После смены было общее собрание в рабочем клубе. Сначала выступил директор. Он сказал, что производительность труда - самое главное, что хозяева теперь - сами рабочие, что месяц назад к нему пришли простые рабочие девушки, комсомолки Маша и Катя, что рабочая совесть этих девушек заставила их перейти сначала на четыре станка, потом на шесть, что за неделю они выработали столько, сколько обычно вырабатывают за месяц, и что заработок их повысился вдвое.

После директора слово предоставили Маше Голубевой. Она вышла на трибуну. Ей очень хотелось выглядеть и говорить, как это делали ударники, которых показывали в кино и печатали в газетах. Но на нее направили свет юпитеров, защелками фотоаппараты, она смутилась и некоторое время не могла ничего сказать. Наконец, справившись с волнением, она начала говорить выученную речь. Тут на сцену увесистой походкой вошел опоздавший секретарь уездного комитета. В президиуме начали вставать, здороваться, уступать место, усаживать его и Маша опять замолчала. Усевшись, секретарь кивнул ей, чтобы она продолжала, и она, торопясь и пропуская слова, сказала то, что было заготовлено. Вслед за ней такую же речь сказала Катя.

Потом председатель объявил:

- Слово от старых кадровиков имеет товарищ Хлыстова.
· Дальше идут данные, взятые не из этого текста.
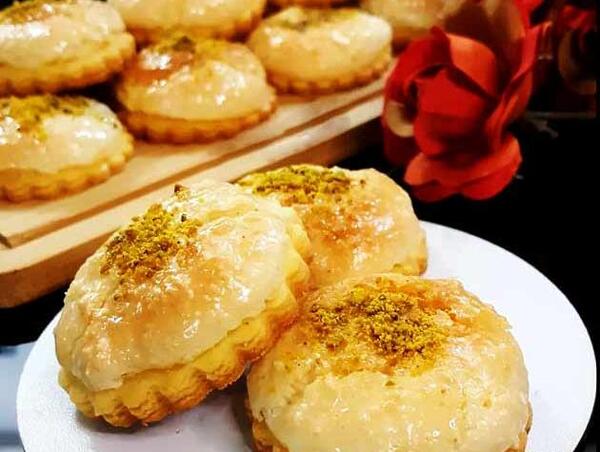 عکس شیرینی نارگیلی خانگی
На трибуну поднялась тетка Дарья.

- Дорогие товарищи. Тридцать лет простояла я за станком. Он мне моих деток роднее. И вот все думала: ну, помирать буду, кому свой станок родной передам? И ведь выросла смена. Выросли доченьки наши рабочие. Выросли Маша и Катенька. Есть кому из наших мозолистых рук в молодые мозолистые рученьки наши родные станочки передать. Низкий поклон тебе за это, Машенька, низкий рабочий поклон тебе, Катенька.

А кто вырастил нам смену такую? Все он, родной наш отец, товарищ Сталин вырастил. Его это детки. Он позаботился. Слава ему за это. Наше рабочее спасибо ему за это. Да здравствует он на многие лета!
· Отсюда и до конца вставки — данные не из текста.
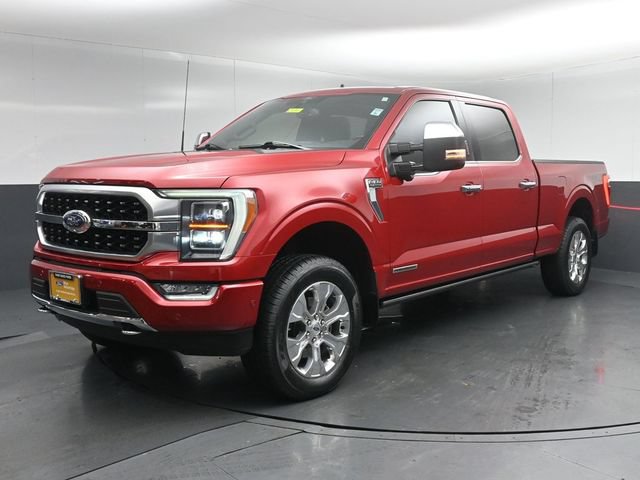 Certified 2021 Ford F150 Platinum w/ Equipment Group 701A High AWD/4WD image 3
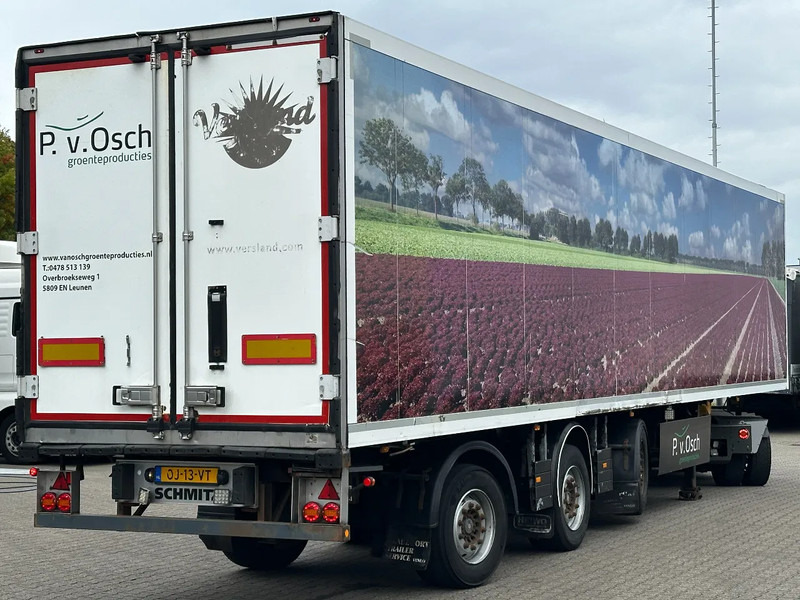 Schmitz Cargobull Carrier Maxima 1300 / 2x Stuur-As / Lift-As - Semiremorcă frigider: Foto 1 Schmitz Cargobull Carrier Maxima 1300 / 2x Stuur-As / Lift-As - Semiremorcă frigider: Foto 1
Речь ее понравилась. Ткачихи, толпившиеся позади рядов, говорили:

- Вот тетка Дарья дает!

- Как складно-то!

- Как и не сама, а по газете читает!

- Как молитву!

Через две недели на фабрике начался пересмотр норм.

 

5.

Весной 1929 года начались аресты инженеров. Сначала брали по-одному. Каждый арест пугал, но прежде всего удивлял. Старались догадаться - за что? Делались предположения - не сказал ли чего-нибудь, или нет ли родственников заграницей, или, может быть, в прошлом он состоял в социал-демократах или эсерах. Всем казалось, что для ареста обязательно должны быть какие-нибудь причины.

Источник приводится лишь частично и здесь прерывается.